EXERCISE A –
In the piece about fickle reading habits, how long did each of the intermittent returns to Q last?
EXERCISE B –
Please carry on the piece about fickle reading habits from its final sentence.

SELECTED EXTRACT –

==*==

I fall for the aged, sleek-dusty, woody musk of smooth Mungkin, treated or untreated, from the US. Or the robust, chloroformic piquant tang of velvety Vellum, from the Euro.

I snub the vulgar, cheap cologne, awkward metallic squeak of pulp from Sin-Pore and In-Dearth.

But that’s not all that makes me go astray.

Free spiriting agrees with bibliotharios and I assign my whimsy to subdue my mind.

Anything – from cover, author and spine colour to price, publicity and place – will and can make me grab that new bride and abandon the old faithful. But mostly, it’s BAD or BORING WRITING.

Despicably wanton. I agree.

To testify, a recent body of evidence:

I sullied the academic Living It Up: America’s Love Affair with Luxury to flounce at the homoerotic charms of Irish Peacock and Scarlet Marquess on Oscar Wilde’s tragic trial only to flunk it for the high drama of true queens in Elizabeth and Mary and then spent my energy in A Year in the Merde in order to fly with Angels and Demons just in time to break The Da Vinci Code and lick The Devil’s Dictionary while keeping a free hand ruffling The Nine Emotional Lives of Cats.

Without a doubt, I am quite adept at multiple bedside partners. Reading partners.

It must be my progressive age.

I’ve become less and less tolerant and forgiving of limpid storylines and lame writing. I get distracted and unfaithful and cruel.

I no longer choose to read the long tiresome road to The End.

Hence many a notable book has died by my severity, Seven Years in Tibet, Papillon, Lord of The Rings, Last Orders, Brave New World, The Last Temptation of Christ, The Alchemist and The Girl with the Pearl Earring among those strewed atop a mountain of mutilated and unredeemed corpses.

But when the mood cajoles, I am merciful. Following intense frolicking with various literati’s litter, I returned to Q many times over and finally laid the humungous kitty to bibliophilic rest. After many intermittent fluid exchanges, each lasting no more than 2 days. It was a long and belaboured death.

I suppose I live it up to satisfy my acquired whimsy.

==*==

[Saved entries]
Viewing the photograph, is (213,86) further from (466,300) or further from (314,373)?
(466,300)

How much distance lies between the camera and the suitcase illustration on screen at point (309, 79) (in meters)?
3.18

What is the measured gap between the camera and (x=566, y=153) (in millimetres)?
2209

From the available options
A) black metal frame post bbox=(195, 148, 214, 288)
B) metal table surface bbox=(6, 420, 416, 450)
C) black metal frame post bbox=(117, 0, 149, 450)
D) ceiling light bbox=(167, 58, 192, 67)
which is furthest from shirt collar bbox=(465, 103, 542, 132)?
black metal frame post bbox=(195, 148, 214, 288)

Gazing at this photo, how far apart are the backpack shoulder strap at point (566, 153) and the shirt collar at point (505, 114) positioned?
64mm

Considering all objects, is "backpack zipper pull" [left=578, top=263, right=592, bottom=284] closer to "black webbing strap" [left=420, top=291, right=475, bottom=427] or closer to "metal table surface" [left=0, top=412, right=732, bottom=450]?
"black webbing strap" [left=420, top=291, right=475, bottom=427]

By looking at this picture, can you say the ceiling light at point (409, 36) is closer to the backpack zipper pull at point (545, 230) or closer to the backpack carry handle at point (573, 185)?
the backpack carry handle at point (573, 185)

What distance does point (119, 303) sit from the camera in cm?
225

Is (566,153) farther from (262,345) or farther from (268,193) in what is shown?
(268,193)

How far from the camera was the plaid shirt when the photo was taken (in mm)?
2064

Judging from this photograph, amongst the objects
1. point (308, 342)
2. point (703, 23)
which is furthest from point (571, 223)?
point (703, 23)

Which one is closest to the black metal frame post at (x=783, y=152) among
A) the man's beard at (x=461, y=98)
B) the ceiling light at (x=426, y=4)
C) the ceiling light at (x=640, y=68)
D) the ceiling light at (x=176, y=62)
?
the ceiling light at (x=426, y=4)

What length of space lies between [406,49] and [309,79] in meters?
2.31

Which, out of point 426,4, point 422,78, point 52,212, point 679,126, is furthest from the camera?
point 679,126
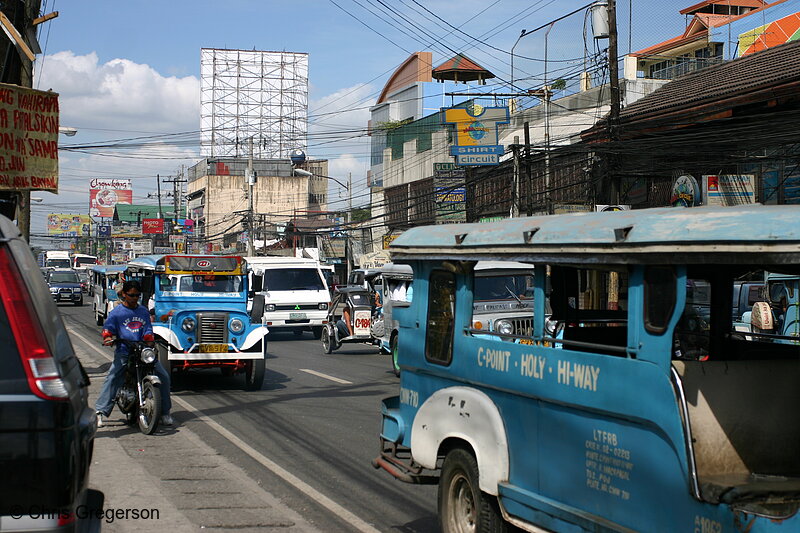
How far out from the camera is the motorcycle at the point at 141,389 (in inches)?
424

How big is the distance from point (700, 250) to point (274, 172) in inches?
3598

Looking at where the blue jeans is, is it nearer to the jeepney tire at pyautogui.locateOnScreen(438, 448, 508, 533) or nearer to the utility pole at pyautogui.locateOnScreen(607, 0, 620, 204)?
the jeepney tire at pyautogui.locateOnScreen(438, 448, 508, 533)

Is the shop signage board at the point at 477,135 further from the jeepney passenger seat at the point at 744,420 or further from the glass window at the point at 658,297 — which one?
the glass window at the point at 658,297

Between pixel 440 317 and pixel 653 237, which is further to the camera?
pixel 440 317

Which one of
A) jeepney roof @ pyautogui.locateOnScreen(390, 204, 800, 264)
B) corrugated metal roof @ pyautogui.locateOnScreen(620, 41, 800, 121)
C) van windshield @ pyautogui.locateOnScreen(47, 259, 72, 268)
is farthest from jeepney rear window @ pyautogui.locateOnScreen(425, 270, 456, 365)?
van windshield @ pyautogui.locateOnScreen(47, 259, 72, 268)

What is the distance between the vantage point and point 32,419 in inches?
135

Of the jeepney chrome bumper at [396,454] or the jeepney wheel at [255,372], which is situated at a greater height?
the jeepney chrome bumper at [396,454]

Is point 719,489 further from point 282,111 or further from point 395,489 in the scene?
point 282,111

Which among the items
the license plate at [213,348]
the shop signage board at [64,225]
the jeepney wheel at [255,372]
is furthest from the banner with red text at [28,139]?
the shop signage board at [64,225]

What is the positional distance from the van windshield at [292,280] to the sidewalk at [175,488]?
669 inches

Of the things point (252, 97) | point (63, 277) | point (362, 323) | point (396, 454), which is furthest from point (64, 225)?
point (396, 454)

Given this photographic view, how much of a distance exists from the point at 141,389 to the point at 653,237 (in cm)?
821

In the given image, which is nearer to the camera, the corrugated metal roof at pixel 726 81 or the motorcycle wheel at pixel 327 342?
the corrugated metal roof at pixel 726 81

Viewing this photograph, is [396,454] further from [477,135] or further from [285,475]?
[477,135]
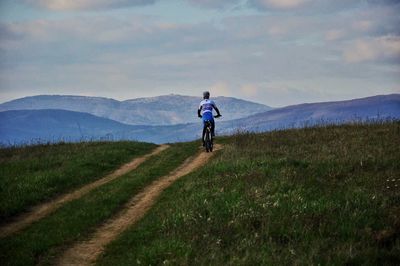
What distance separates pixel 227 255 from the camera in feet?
34.0

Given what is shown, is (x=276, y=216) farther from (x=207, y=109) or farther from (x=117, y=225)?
(x=207, y=109)

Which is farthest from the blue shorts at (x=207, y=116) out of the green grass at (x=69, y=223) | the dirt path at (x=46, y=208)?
the green grass at (x=69, y=223)

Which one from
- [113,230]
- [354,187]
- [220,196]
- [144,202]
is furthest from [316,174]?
[113,230]

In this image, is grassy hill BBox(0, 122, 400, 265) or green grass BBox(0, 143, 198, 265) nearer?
grassy hill BBox(0, 122, 400, 265)

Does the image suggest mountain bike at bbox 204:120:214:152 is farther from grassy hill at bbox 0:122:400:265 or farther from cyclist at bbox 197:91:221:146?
grassy hill at bbox 0:122:400:265

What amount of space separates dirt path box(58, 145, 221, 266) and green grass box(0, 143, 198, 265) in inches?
11.8

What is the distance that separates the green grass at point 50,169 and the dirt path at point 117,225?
378 cm

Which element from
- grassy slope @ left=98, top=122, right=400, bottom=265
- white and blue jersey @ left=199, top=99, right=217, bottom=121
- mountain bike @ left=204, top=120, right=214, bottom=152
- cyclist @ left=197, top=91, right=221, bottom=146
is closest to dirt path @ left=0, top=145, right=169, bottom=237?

==*==

RESULT A –
No more than 2 days.

RESULT B –
I am an avid reader honed over 20 years and an ex-editor to boot. I know in a snap a filet mignon from a fried guppy.

When a book takes me by the breath, I am all consumed and afire, a happy hippo savouring every bon mot.


But when it drips, I drop. Sentence passed. Next prisoner.

I don’t foresee this condition abating and I actually don’t welcome it.

Because switching bedfellows is much more fun.

Monday, May 23, 2005

PITBAs

Apparently, some local bus passengers have very big balls.

They tend to grow big or bigger when they’re sitting in a bus.

I don’t know if it’s due to the powers of recycled filthy canned air, cheap felt of back-breaking butt-busting seats or despicable scent of persistent price hiking.

But whatever it is, these passengers must stretch their feeble legs SOOO wide and occupy SOOO much leg space you’d think they’re born with fucking testicles the size of Chihuahuas.

I love taking the bus but nothing – absolutely NOTHING – raises me bony heckles and peeves me to high fucking heaven MORE than having to suffer seat bullies and their pai-kia coolie spread-chicken sitting habits where their leg invades your sitting space.


With a quick and trained glance, a seasoned passenger can tell the seats where the pain-in-the-balls assholes (PITBAs) are spreading their legs just by their nonchalant I’m-lounging-at-an-awkward-angle-cos-I-got-tennis balls-for-ding dongs-and-I’m-airing-them-so-there posture and air.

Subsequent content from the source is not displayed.